You could post a screen shot (picture image) of your most recent schematic I can work from that.

 

Hi,

Well just to be clear, did you find that 48ma to be a peak measurement as well? Because if that is RMS then the result comes closer to 0.339 watts or something like that. That also assumes zero voltage drop in the output stage transistors and does not include output transistor drive current and stuff like that. If your transistors drop say 1.0 volts, then you would start with 9v instead of 10v.
I'll see if I can run your asc file.

Ok I tried to open your LT Spice file but it would not open for me. All it says is "ignoring unknown V" and then provides a blank schematic. It could be because I am using an older version of the program, but I don't want to update just yet because they changed things a lot and added a lot of unnecessary stuff.
You could post a screen shot (picture image) of your most recent schematic I can work from that.

Yes of course, thank you!! In the attachment I also include the screen of the operating point of each component in the schematic at least it will be clear to observe the voltages and currents involved..

 

Yes of course, thank you!! In the attachment I also include the screen of the operating point of each component in the schematic at least it will be clear to observe the voltages and currents involved..

What was it you were after now, was it the efficiency? There are a lot of stages to consider, but since you have a schematic in a spice environment probably the easiest way to find the efficiency is to measure it.

If you cannot find any other way, here is one way to do it...
1. Measure the current coming from the power supply, multiply that by the voltage of the power supply (would have to do both rails).
2. Average this over time, that gives you the power input. There might be a function "avg" you can use, but if not, you just low pass filter it with say a 10k resistor and a large capacitor.
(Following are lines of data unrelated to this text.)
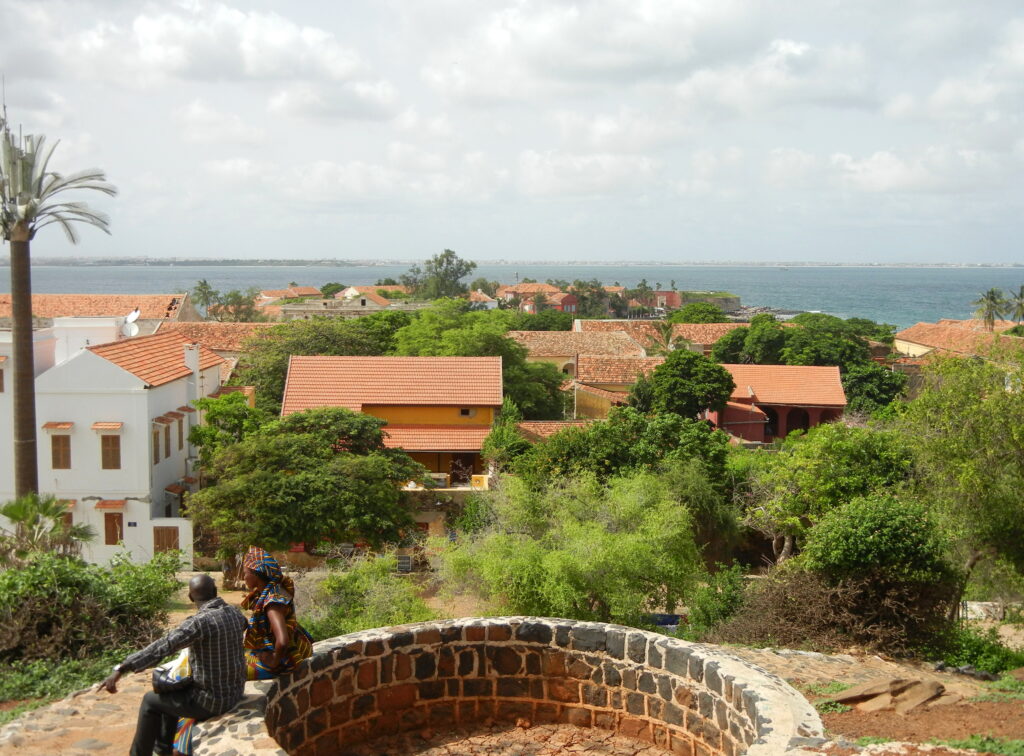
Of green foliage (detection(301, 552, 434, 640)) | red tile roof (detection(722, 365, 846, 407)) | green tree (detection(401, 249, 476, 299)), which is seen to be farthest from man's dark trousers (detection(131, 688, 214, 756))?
green tree (detection(401, 249, 476, 299))

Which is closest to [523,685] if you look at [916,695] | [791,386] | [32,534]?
[916,695]

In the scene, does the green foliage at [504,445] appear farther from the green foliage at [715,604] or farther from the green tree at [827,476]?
the green foliage at [715,604]

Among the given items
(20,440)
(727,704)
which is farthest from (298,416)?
(727,704)

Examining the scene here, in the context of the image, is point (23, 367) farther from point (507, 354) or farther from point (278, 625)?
point (507, 354)

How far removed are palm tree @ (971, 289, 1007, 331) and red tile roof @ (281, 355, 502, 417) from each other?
55.5 meters

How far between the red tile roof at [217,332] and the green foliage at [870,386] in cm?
2916

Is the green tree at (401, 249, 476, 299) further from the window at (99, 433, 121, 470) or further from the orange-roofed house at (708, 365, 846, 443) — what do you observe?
the window at (99, 433, 121, 470)

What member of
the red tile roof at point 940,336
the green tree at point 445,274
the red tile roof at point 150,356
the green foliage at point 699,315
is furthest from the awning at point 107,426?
the green tree at point 445,274

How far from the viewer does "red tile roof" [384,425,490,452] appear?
91.5 ft

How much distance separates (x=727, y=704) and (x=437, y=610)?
969 cm

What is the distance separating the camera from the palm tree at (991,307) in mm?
72250

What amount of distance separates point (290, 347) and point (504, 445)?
15.9m

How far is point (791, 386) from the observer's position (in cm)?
4462

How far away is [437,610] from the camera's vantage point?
16500 mm
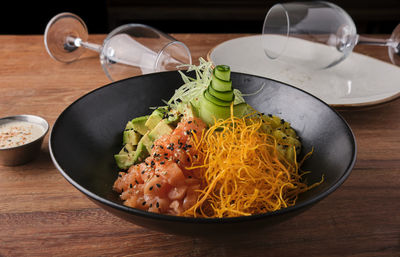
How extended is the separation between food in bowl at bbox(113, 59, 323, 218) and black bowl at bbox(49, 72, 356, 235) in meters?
0.06

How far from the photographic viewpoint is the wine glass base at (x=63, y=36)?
2449mm

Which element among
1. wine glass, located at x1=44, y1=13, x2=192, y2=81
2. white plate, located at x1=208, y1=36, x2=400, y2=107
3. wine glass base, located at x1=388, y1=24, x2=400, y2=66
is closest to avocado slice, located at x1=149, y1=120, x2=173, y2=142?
wine glass, located at x1=44, y1=13, x2=192, y2=81

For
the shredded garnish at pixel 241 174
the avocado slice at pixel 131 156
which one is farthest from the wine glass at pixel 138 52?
the shredded garnish at pixel 241 174

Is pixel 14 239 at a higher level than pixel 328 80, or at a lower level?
lower

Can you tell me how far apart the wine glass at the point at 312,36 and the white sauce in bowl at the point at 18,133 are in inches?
59.8

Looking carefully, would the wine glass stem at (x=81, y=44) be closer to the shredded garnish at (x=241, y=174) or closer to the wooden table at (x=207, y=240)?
the wooden table at (x=207, y=240)

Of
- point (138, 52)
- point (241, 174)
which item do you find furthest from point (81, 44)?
point (241, 174)

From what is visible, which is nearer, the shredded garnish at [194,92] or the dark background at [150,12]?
the shredded garnish at [194,92]

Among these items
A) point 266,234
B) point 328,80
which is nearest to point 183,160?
point 266,234

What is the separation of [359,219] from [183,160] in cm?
67

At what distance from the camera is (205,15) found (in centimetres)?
475

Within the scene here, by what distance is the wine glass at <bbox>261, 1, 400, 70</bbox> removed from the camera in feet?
7.88

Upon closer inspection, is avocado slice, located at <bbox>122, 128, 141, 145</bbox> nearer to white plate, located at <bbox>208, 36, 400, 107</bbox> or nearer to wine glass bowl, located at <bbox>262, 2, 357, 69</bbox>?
white plate, located at <bbox>208, 36, 400, 107</bbox>

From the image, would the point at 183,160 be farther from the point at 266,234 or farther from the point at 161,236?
the point at 266,234
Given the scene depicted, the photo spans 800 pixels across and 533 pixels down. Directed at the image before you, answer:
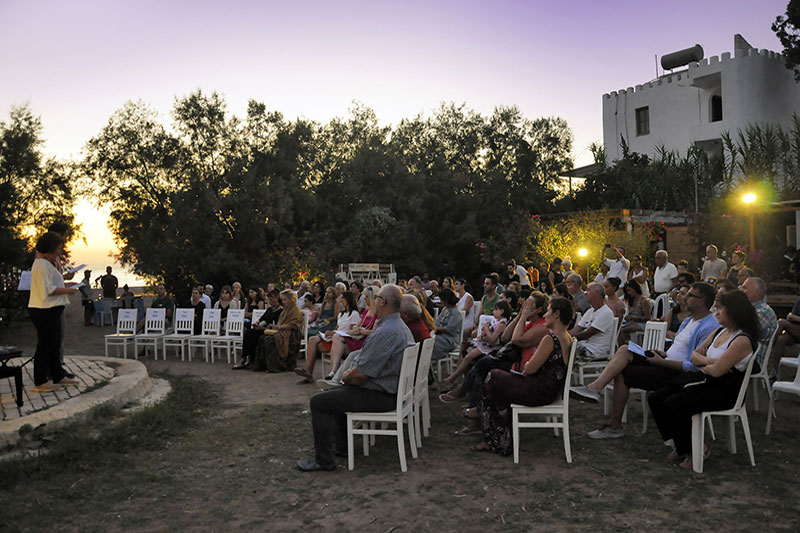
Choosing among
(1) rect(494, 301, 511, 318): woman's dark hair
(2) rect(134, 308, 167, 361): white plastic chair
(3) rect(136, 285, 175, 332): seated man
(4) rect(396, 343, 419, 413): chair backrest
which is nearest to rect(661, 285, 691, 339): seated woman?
(1) rect(494, 301, 511, 318): woman's dark hair

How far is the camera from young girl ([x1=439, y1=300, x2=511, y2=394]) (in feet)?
22.1

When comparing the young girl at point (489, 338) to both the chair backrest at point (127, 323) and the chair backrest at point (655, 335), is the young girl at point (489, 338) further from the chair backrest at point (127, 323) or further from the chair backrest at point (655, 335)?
the chair backrest at point (127, 323)

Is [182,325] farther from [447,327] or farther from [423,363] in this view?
[423,363]

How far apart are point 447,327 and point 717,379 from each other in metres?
3.76

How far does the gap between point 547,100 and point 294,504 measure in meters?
21.8

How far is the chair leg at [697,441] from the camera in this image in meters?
4.46

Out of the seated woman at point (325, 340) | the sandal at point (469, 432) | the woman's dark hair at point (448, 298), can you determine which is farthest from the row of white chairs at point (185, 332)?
the sandal at point (469, 432)

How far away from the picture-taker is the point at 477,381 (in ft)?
19.5

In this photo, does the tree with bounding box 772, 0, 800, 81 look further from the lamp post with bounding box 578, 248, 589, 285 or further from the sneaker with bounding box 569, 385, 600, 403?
the sneaker with bounding box 569, 385, 600, 403

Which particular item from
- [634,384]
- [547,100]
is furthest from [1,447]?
[547,100]

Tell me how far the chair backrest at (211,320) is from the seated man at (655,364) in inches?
298

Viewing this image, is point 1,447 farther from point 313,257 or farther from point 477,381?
point 313,257

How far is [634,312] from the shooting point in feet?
26.6

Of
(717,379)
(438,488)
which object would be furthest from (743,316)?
(438,488)
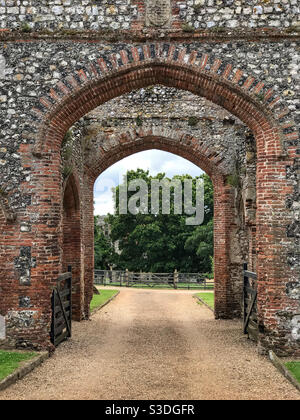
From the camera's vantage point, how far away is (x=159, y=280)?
90.5 ft

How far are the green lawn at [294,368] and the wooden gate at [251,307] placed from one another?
6.71 feet

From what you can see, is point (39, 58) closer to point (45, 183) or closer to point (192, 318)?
point (45, 183)

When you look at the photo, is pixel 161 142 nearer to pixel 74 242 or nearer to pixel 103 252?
pixel 74 242

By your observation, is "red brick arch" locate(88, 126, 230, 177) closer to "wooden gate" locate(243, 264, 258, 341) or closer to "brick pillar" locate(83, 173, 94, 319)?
"brick pillar" locate(83, 173, 94, 319)

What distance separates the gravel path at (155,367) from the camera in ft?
19.5

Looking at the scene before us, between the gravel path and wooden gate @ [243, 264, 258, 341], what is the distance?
27 cm

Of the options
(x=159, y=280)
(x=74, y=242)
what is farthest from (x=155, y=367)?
(x=159, y=280)

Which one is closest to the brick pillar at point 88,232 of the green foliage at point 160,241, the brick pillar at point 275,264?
the brick pillar at point 275,264

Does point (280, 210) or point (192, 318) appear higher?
point (280, 210)

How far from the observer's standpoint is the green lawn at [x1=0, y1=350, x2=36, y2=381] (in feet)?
21.1

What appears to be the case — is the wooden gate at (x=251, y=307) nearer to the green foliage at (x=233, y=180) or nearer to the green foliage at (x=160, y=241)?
the green foliage at (x=233, y=180)

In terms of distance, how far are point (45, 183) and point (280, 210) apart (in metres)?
4.41

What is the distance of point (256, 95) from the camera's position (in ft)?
26.4

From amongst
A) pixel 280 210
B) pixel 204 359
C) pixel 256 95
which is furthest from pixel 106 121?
pixel 204 359
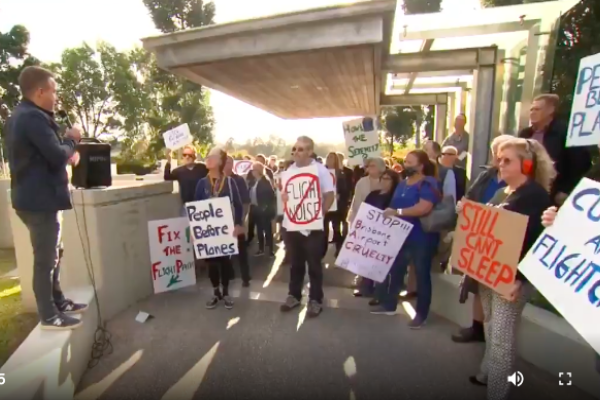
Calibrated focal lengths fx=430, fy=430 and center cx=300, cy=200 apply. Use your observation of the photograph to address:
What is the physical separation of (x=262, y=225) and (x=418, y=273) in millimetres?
4285

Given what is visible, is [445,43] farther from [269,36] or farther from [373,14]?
[269,36]

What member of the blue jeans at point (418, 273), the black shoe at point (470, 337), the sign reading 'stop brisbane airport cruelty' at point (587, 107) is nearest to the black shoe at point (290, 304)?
the blue jeans at point (418, 273)

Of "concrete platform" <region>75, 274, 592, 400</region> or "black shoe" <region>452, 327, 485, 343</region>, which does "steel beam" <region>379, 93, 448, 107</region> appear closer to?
"concrete platform" <region>75, 274, 592, 400</region>

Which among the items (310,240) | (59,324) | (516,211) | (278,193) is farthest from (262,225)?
(516,211)

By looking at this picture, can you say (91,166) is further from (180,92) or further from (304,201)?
(180,92)

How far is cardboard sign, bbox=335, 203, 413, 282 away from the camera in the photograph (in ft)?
15.4

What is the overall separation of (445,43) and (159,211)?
19.0 ft

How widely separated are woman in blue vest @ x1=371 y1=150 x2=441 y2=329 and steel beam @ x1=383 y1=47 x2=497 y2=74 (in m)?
3.21

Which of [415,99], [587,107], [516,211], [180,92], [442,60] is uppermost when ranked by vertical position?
[180,92]

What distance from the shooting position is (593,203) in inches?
94.1

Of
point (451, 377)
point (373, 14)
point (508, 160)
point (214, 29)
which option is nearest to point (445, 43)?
point (373, 14)

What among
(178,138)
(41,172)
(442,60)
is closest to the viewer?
(41,172)

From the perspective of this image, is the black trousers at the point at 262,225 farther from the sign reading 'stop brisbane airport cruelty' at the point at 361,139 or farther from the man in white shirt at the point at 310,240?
the man in white shirt at the point at 310,240

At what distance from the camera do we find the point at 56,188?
330cm
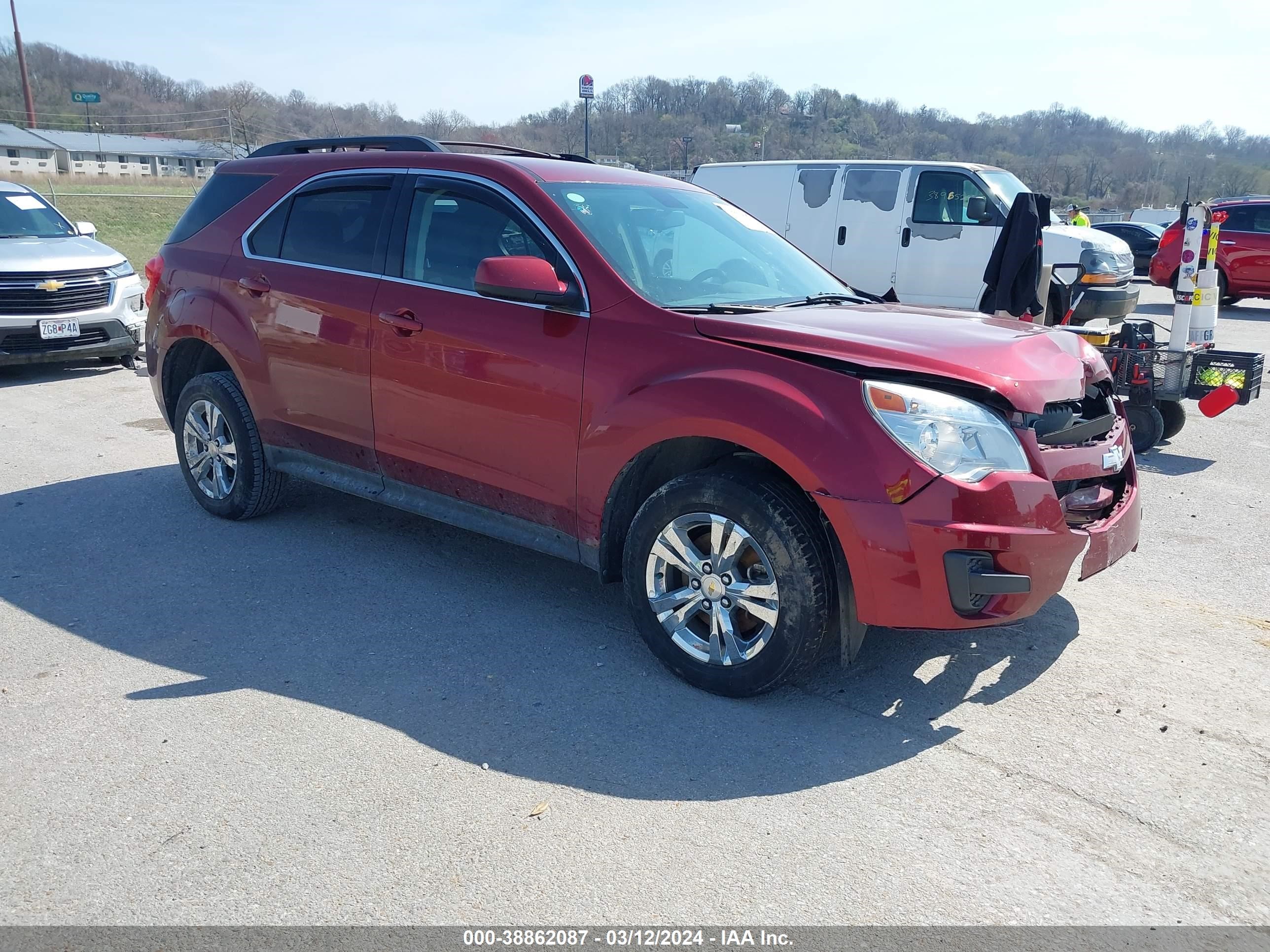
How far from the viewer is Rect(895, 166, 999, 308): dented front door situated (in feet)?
37.9

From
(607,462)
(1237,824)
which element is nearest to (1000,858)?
(1237,824)

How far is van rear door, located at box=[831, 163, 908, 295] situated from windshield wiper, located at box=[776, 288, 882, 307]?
24.4 ft

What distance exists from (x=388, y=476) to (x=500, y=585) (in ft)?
2.49

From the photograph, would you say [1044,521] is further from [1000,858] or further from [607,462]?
[607,462]

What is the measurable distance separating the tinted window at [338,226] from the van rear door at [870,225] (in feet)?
26.9

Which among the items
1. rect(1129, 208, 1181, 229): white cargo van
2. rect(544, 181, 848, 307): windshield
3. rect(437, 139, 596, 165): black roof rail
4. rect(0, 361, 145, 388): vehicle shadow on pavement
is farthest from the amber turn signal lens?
rect(1129, 208, 1181, 229): white cargo van

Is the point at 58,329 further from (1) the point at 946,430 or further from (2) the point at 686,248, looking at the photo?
(1) the point at 946,430

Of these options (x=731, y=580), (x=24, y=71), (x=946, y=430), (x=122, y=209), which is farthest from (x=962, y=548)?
(x=24, y=71)

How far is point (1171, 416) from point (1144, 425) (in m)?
0.35

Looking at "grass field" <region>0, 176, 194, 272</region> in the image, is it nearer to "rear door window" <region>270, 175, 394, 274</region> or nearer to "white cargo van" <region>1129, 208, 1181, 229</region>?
"rear door window" <region>270, 175, 394, 274</region>

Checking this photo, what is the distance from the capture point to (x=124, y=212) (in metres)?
37.6

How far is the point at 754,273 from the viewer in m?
4.57

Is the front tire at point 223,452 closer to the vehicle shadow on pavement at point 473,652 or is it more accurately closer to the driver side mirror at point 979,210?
the vehicle shadow on pavement at point 473,652

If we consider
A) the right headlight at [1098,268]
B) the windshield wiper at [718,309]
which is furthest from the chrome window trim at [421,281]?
the right headlight at [1098,268]
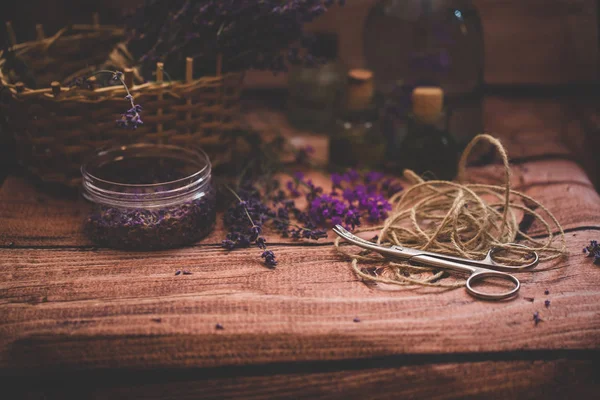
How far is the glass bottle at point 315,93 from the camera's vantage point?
1.52 m

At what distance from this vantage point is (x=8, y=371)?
809 mm

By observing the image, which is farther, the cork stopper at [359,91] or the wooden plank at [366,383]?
the cork stopper at [359,91]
The input power measurement is then taken from across the capacitor.
3. Repeat all that for the output voltage and current into the load.
4. Now that you have Pin and Pout, use division Pin/Pout and plot that.

Since the averages take a while to settle down you might have to wait a little bit for them to become steady and then the efficiency measurement will become steady. If it becomes almost steady but not quite perfectly steady, estimate where the average of that wave is, and that is usually not hard to do by looking at the plot.

One thing to watch out for is if any of the components have an internal voltage source of their own. In that cause you'd have to also estimate what power that is supplying to the device and add that in.